Later that year, the government slashed the ruble's value under the "tourist rate" -- offered by state banks to foreigners and Soviet citizens traveling abroad -- from around 6 rubles to around 27 rubles to the dollar. The ruble continued to tumble for the rest of the year as the dollar increasingly became Russians' currency of choice. By early December 1991, the ruble was valued at nearly 100 to the dollar. Later in the month, the Soviet Union ceased to exist.

'Shock Therapy'

The skyrocketing inflation under the Yeltsin government's free-market "shock therapy" reforms following the Soviet collapse saw millions of Russians lose their savings and the ruble weaken steadily over the course of several years.

In January 1994, the government banned domestic use of the U.S. dollar and other foreign currencies for purchases of goods and services in a bid to halt the ruble’s slide. In October of that year, the ruble plummeted 27 percent in a single day of trading that became known as "Black Tuesday" before the central bank stepped in to prop up the national currency. Before the Russian government lopped off three zeroes from the ruble in January 1998, a single U.S. dollar was worth around 6,000 rubles.
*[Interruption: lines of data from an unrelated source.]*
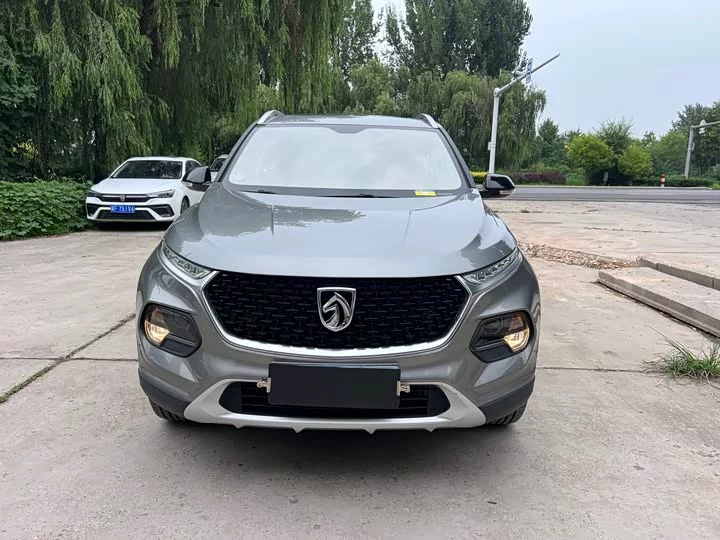 Baojun 510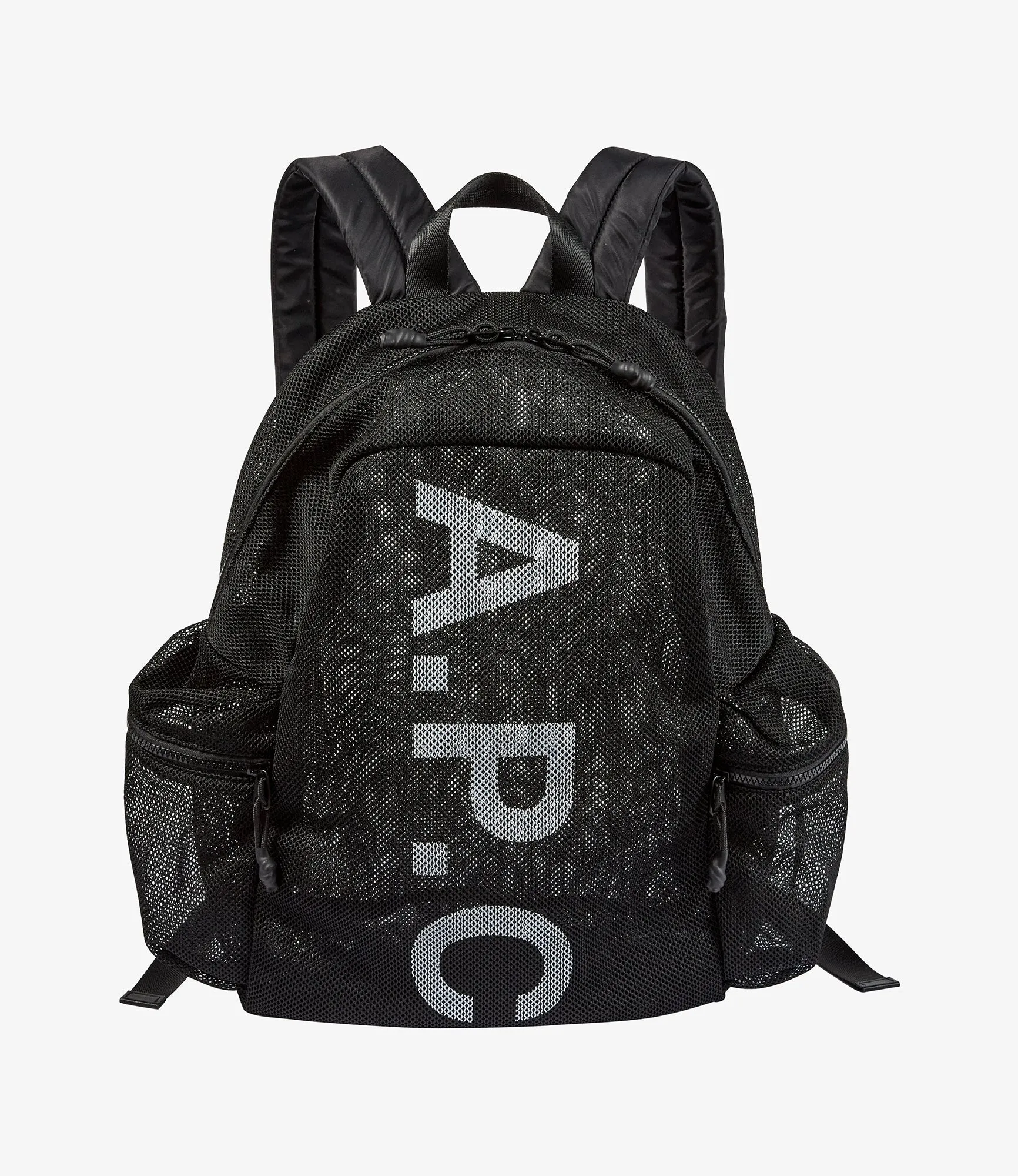 Tech Rebound backpack sold by A.P.C.
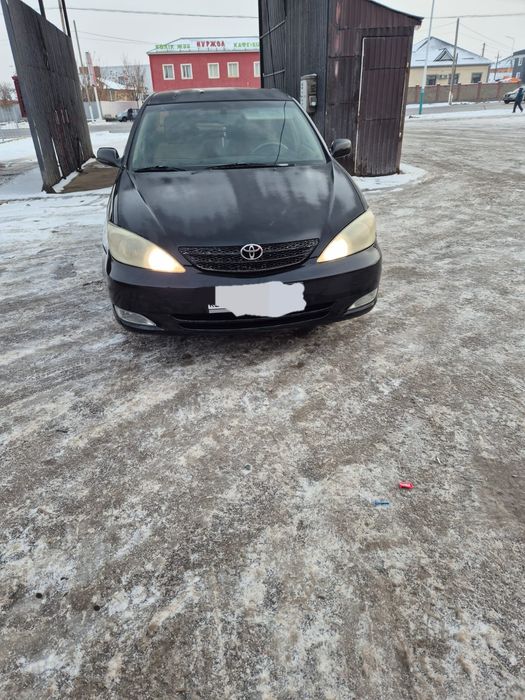 Тойота камри  30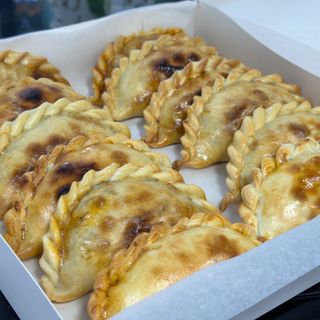 Empanada De Carne Picante (1 Ud.)
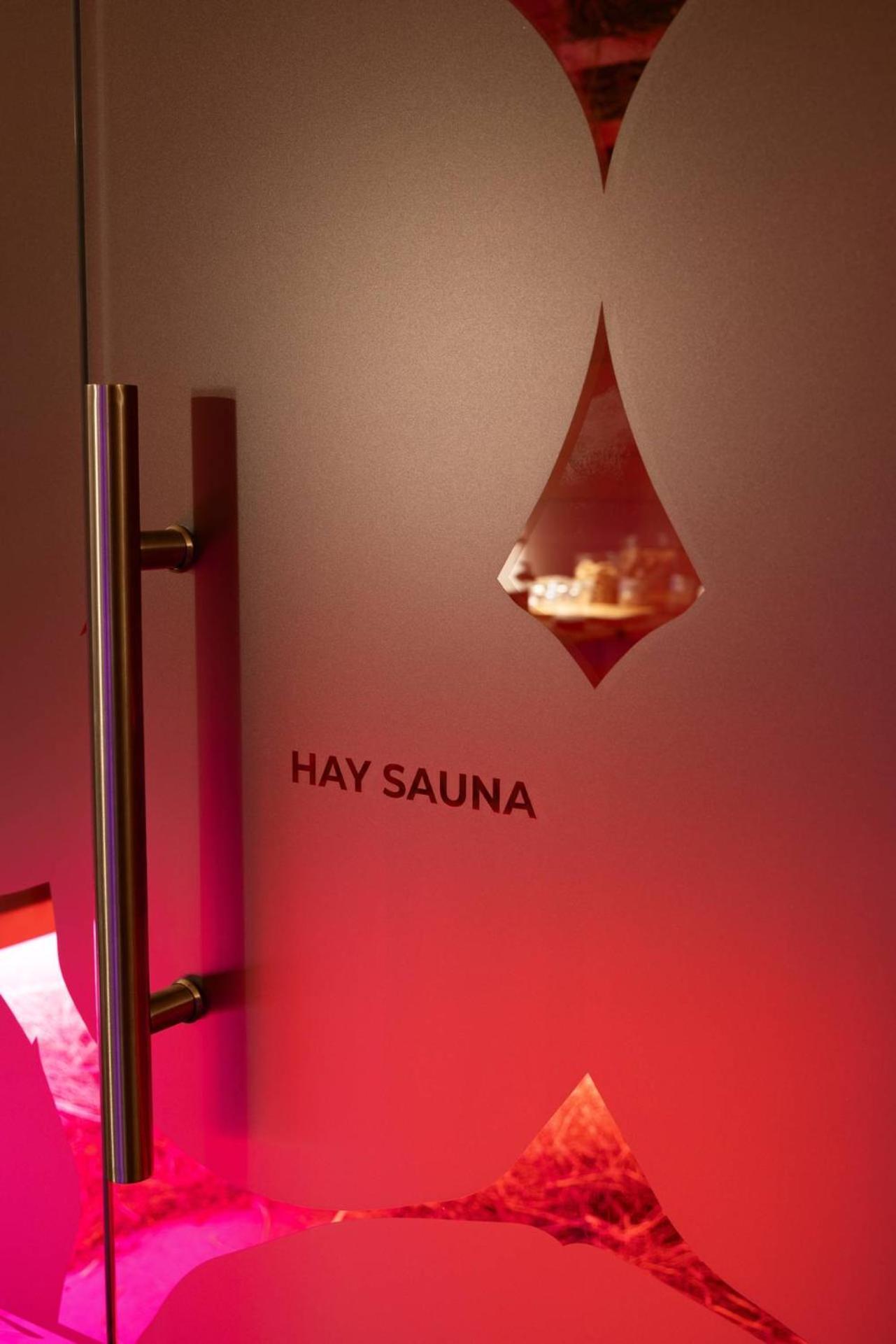 ベルガモAr Prestige Penthouse - Tribeca Loftアパートメント エクステリア 写真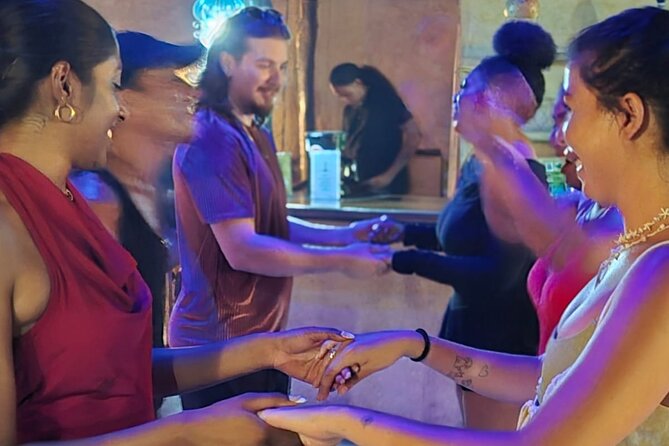 Salsa Class,Mezcalita Workshop & Mexican Dinner - Your 6:30 pm plan in Tulum: salsa, mezcalita, and dinner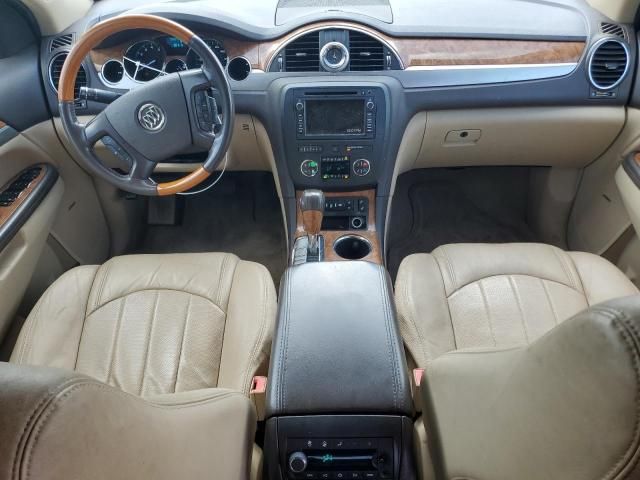 2012 Buick Enclave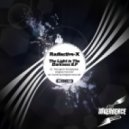 Radiactive X - The Light In The Darkness ()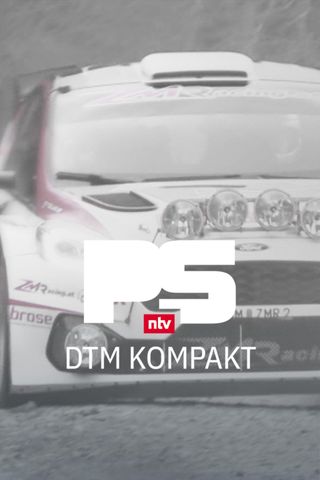 PS - DTM kompakt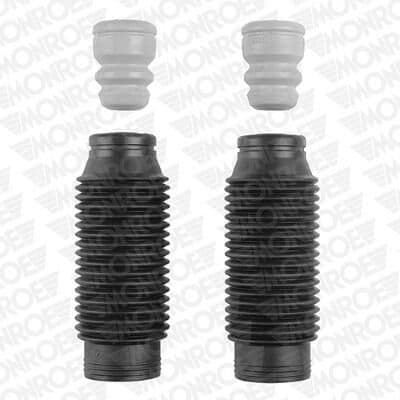 Dust Cover Kit, shock absorber
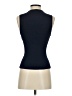 Intermix Blue Tank Top Size P (petite) - photo 2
Following the move, $1 was worth 6 rubles.

August 1998

After Russia defaulted on its debt and effectively devalued the ruble in August 1998, numerous Russian banks collapsed and ordinary citizens watched their savings vanish. In less than a month, the ruble plunged from 6 to 16 versus the dollar, eventually stabilizing at around 24 rubles to the dollar. Inflation for the year soared to 84 percent, while Russia’s GDP declined by 4.9 percent.

The 1998 crisis spawned a drastic decline in imports to Russia as the ruble weakened, though the devaluation strengthened demand for domestic production seen as crucial in the country's quick rebound from economic calamity.

Great Recession

After nearly a decade of strong economic growth on the back of lofty oil prices, both Russia's economy and the ruble were hit hard by the 2008 global economic crisis, in part due to falling energy prices. In early August of that year, the ruble was trading at a high of 23.4 to the dollar but shed 35 percent of its value against the dollar by January 2009.

The Russian government embarked on a policy of "controlled devaluation" to deal with the crisis, using foreign reserves to temper the ruble's decline. Russian President Vladimir Putin, serving as prime minister at the time, said the policy was aimed at giving Russians the opportunity to "decide what they should do with their savings."